Iowa Concern Hotline Provides Resources for Iowa Farmers

Uncertainty in the farm economy makes this 24/7 resource extremely valuable

October 4, 2018, 10:00 am | Tammy Jacobs, Alejandro Plastina

corn field.AMES, Iowa ― This has been a stressful year for Iowa farmers. Stagnant crop prices, trade disputes and a lukewarm forecast for the next several years have left many farmers worried about what the future will bring.

“Farmers are concerned with how long low prices will last,” said Alejandro Plastina, assistant professor and extension economist with Iowa State University. “Is there something on the horizon with upward potential for farm income? Unfortunately, that doesn’t seem to be the case.”

Net farm income for medium-sized farms increased in 2017 compared to the last two years and cash income has increased back to 2013 levels, according to Plastina. However, profitability is relatively low as the average operating profit margin is 4.4 percent.

Uncertainty regarding trade agreements has also created problems within the farm economy.

“The new government programs available to compensate farmers for losses due to increased tariffs will help, but the bigger problem is uncertainty in the medium term,” Plastina said. “Is this phase going to last for 10 years and how will land values react?”

As farmers confront these conditions head-on, there are resources available through Iowa State University Extension and Outreach to navigate both questions they have about the profitability of their farm and about the well-being of themselves and their families.

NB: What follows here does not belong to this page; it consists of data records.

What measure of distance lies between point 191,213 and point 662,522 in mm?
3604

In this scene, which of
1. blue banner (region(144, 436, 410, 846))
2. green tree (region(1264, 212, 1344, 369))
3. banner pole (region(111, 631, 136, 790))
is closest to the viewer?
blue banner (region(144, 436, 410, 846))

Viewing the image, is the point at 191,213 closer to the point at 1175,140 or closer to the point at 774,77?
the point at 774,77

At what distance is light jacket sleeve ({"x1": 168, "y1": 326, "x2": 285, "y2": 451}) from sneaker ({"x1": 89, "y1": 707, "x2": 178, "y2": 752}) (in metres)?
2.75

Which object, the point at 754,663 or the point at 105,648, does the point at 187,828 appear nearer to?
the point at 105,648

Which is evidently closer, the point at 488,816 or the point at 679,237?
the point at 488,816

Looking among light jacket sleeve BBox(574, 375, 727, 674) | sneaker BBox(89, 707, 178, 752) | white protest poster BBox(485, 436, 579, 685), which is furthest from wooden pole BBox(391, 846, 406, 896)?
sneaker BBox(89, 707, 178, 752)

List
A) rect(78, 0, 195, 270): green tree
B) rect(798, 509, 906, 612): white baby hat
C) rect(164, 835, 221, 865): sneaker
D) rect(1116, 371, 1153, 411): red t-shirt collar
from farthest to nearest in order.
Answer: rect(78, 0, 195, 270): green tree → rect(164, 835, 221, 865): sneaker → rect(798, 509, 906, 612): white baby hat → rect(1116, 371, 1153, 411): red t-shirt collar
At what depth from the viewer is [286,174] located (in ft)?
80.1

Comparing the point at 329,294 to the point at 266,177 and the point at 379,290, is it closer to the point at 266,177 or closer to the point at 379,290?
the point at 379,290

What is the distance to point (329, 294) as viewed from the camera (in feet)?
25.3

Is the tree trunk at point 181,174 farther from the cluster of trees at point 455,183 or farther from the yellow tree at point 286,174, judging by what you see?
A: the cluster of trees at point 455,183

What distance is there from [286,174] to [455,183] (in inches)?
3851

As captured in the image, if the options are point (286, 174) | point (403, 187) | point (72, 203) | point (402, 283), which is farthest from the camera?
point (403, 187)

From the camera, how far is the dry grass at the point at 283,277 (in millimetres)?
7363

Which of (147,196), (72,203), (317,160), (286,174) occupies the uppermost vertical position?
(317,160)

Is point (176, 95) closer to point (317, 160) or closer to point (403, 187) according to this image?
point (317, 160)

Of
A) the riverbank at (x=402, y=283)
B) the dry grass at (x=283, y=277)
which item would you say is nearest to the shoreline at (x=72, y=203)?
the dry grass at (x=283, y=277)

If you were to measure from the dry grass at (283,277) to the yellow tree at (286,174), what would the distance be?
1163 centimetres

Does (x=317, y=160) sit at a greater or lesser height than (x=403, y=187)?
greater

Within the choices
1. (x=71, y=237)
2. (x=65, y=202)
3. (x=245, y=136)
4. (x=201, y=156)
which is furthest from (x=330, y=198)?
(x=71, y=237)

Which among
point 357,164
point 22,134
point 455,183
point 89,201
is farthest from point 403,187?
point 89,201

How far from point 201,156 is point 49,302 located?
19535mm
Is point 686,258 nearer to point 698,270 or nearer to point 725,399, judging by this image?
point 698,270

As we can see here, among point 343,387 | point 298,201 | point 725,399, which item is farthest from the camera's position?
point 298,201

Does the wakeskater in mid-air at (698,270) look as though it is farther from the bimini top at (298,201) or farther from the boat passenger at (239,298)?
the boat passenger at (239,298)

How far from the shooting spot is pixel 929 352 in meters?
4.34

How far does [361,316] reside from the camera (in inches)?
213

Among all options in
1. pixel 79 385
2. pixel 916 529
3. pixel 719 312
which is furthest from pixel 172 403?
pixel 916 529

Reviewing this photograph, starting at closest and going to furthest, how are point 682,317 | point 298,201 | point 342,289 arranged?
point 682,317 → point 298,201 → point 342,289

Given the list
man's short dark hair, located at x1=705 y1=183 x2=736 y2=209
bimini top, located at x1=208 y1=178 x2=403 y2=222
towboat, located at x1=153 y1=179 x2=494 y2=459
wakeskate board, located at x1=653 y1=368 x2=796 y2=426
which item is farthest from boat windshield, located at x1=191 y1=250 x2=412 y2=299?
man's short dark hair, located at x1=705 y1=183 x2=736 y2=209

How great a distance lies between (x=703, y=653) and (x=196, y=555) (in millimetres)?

The Iowa Concern Hotline is a 24-hour a day, 7-day a week free, confidential resource for anyone with concerns or questions about farm finances, crisis and disaster response and personal health issues. Access to an attorney is also available to help provide legal education.

When someone calls the Iowa Concern Hotline’s toll-free number (800-447-1985), trained specialists provide immediate support to either answer questions directly or get the caller in touch with experts who can provide additional information or support.

“If someone calls who is dealing with stress and its effects, the first thing we do is to work with the person on that issue and provide immediate stress counseling,” said Tammy Jacobs, Iowa Concern Hotline coordinator. “We try to provide access to the assistance each individual needs.”

Iowa Concern Hotline staffers work to provide contact information for ISU Extension and Outreach specialists who can help address specific questions or direct callers to other partners near where they live to help navigate through their current situation.

“Whether they need to speak to an ISU Extension and Outreach farm management specialist, an attorney, someone with Iowa Mediation Service or a mental health specialist, we try to connect callers with the resources that will be most helpful to them,” Jacobs said.